🎉1 ano de Cajueira | A reinvenção do Nordeste - entrevista com Durval Muniz
Vem comemorar em uma edição especial com a gente!
Opa, tudo massa contigo?
Eita que a gente nem pensava que ia chegar até aqui, mas chegamos! Hoje (25/11) é o aniversário de um ano da Cajueira. Já pensasse como o tempo passa rápido? Estamos muito felizes e queremos agradecer às nossas leitoras, leitores, apoiadoras e apoiadores. Também queremos dividir a alegria da data com os veículos que nos inspiram e fazem a diferença, produzindo jornalismo e conteúdos de qualidade nos estados do Nordeste. Tudo o que fizemos até aqui só foi possível graças ao apoio de vocês. Muito obrigada!

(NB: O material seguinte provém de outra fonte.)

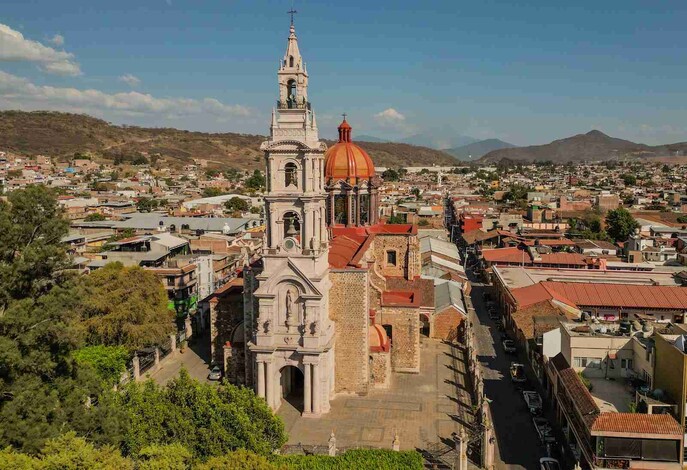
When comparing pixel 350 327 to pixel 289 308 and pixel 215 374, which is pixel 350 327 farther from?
pixel 215 374

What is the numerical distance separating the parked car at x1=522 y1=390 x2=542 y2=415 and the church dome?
18538 mm

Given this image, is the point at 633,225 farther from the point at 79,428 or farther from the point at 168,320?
the point at 79,428

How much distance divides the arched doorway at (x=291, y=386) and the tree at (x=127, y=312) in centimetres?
1195

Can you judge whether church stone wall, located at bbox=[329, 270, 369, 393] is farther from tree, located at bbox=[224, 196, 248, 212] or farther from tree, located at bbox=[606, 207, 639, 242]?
tree, located at bbox=[224, 196, 248, 212]

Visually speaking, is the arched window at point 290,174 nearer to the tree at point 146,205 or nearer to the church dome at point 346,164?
the church dome at point 346,164

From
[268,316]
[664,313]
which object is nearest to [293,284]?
[268,316]

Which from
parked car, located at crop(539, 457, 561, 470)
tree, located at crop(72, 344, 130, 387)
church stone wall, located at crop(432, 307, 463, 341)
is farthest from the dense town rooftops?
tree, located at crop(72, 344, 130, 387)

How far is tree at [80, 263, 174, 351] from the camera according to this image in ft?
134

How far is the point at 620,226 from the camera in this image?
8619 centimetres

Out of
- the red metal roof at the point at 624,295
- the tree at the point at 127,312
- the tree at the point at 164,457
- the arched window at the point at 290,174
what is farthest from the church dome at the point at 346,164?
the tree at the point at 164,457

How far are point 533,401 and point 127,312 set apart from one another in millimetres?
27662

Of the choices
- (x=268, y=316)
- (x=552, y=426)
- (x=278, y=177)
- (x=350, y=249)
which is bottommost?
(x=552, y=426)

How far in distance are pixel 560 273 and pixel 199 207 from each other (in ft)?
220

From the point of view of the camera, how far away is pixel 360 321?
34.4 metres
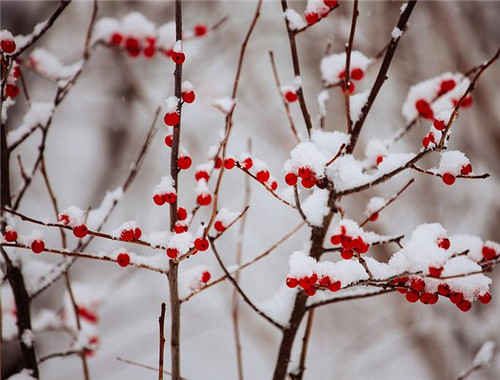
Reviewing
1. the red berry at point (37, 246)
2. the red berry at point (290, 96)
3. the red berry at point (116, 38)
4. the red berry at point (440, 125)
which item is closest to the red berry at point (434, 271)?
the red berry at point (440, 125)

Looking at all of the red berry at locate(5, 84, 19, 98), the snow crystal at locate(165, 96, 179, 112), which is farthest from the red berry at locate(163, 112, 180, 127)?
the red berry at locate(5, 84, 19, 98)

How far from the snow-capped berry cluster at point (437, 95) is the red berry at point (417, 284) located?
559 millimetres

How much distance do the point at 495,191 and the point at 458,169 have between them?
7.81ft

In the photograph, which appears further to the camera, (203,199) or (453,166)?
(203,199)

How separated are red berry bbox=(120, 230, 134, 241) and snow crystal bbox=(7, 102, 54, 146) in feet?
1.53

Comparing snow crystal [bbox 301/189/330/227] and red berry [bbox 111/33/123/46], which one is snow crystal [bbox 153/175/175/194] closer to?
snow crystal [bbox 301/189/330/227]

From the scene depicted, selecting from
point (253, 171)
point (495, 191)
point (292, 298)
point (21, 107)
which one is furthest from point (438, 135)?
point (21, 107)

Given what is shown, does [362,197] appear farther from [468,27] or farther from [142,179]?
[142,179]

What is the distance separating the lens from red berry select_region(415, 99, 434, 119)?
3.99ft

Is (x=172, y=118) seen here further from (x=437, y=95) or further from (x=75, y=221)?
(x=437, y=95)

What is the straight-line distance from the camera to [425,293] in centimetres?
86

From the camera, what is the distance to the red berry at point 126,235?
85 centimetres

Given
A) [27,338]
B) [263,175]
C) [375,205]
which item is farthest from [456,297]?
[27,338]

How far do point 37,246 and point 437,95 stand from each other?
112 cm
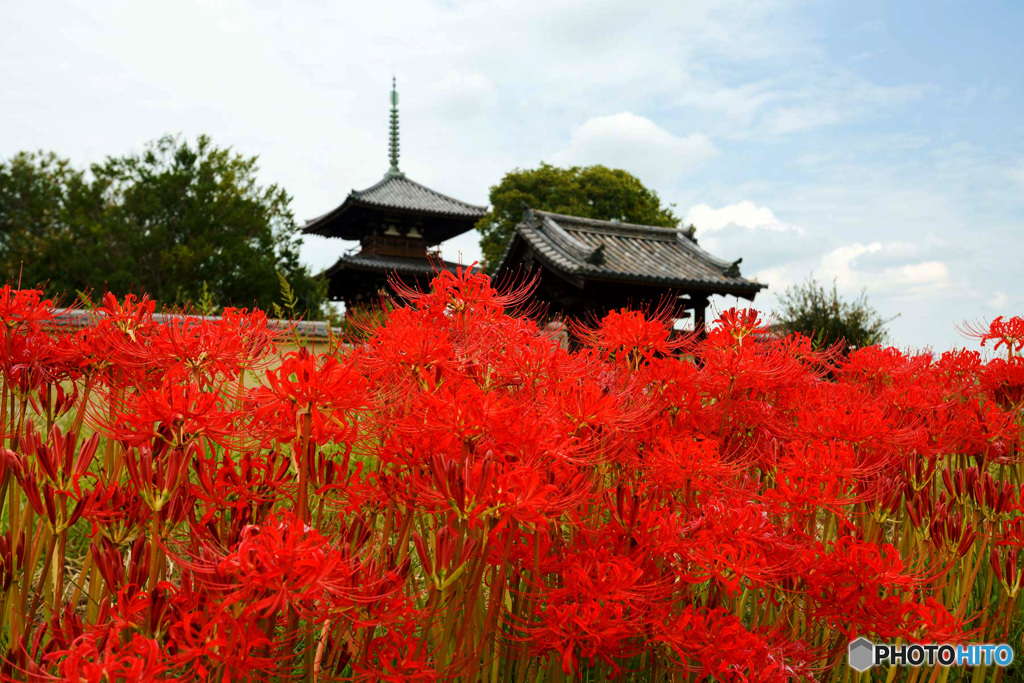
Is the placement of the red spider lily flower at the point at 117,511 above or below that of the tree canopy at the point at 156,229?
below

Como toda boa sagitariana gosta de festa, esta edição tá bem especial, em clima de comemoração. Entrevistamos o professor e historiador paraibano Durval Muniz, autor do livro “A invenção do Nordeste e outras artes”. No livro, Durval explica como o Nordeste foi uma criação das elites agrárias e como o imaginário nacional sobre a região, associada à seca e à miséria, foi sendo cristalizado por produções culturais e pela mídia.

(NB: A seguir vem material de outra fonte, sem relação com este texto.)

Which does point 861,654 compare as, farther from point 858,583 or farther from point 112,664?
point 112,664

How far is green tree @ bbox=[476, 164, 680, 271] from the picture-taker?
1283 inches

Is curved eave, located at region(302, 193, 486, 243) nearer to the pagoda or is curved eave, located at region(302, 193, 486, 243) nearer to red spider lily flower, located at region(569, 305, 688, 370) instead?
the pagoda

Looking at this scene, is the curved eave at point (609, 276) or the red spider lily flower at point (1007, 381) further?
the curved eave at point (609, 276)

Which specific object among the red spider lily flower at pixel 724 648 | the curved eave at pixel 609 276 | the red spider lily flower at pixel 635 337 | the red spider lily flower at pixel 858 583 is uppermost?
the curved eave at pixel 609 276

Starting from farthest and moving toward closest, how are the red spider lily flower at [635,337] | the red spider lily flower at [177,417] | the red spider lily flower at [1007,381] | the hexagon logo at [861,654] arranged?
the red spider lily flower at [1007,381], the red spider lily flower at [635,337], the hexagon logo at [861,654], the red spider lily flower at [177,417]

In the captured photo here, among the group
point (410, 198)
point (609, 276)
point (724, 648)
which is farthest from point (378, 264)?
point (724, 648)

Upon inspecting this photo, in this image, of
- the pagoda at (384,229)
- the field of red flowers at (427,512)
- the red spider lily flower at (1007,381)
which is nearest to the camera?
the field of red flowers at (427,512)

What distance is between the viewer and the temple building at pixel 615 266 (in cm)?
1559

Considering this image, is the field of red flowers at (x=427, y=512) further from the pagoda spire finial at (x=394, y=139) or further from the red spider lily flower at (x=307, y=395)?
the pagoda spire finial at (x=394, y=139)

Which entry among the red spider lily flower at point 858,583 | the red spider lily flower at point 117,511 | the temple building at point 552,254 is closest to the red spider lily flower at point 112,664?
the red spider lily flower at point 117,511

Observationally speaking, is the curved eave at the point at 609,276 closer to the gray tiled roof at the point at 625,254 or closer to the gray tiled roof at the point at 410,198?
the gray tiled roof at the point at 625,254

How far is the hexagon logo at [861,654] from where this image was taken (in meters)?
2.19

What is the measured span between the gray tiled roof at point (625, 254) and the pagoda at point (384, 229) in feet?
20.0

Esse livro de Durval é tão importante que já inspirou peça de teatro, músicas, artistas e, como tu já deve imaginar, está entre os pontos de partida da nossa Cajueira. Na entrevista com a gente, Durval diz que “a forma de combater o preconceito e o estereótipo é o conhecimento”, e é exatamente nisso que a gente se firma.
Nascemos como a primeira curadoria de conteúdos do jornalismo independente nos estados do Nordeste. Nossas edições quinzenais - 28 até agora - afirmam a qualidade e relevância dos conteúdos nordestinos em um terreno antes dominado pelo eixo Rio - São Paulo - Brasília: as newsletters sobre jornalismo.
Hoje, nós chegamos nos e-mails de quase 1,8 mil pessoas inscritas que cansaram de consumir notícias apenas sobre uma parte do Brasil. Trazemos a diversidade e a pluralidade das vozes nordestinas e provamos por A+B que as pautas dos estados do Nordeste não são regionais, são nacionais. Nossos conteúdos também brotam nas redes sociais, provocando uma nova forma de pensar o Nordeste. Já somos 1,2K no Instagram e 2,4K no Twitter. Aliás, amamos as mensagens de carinho que as cajuzinhas, cajuzinhos e cajuzinhes mandam pra gente por lá.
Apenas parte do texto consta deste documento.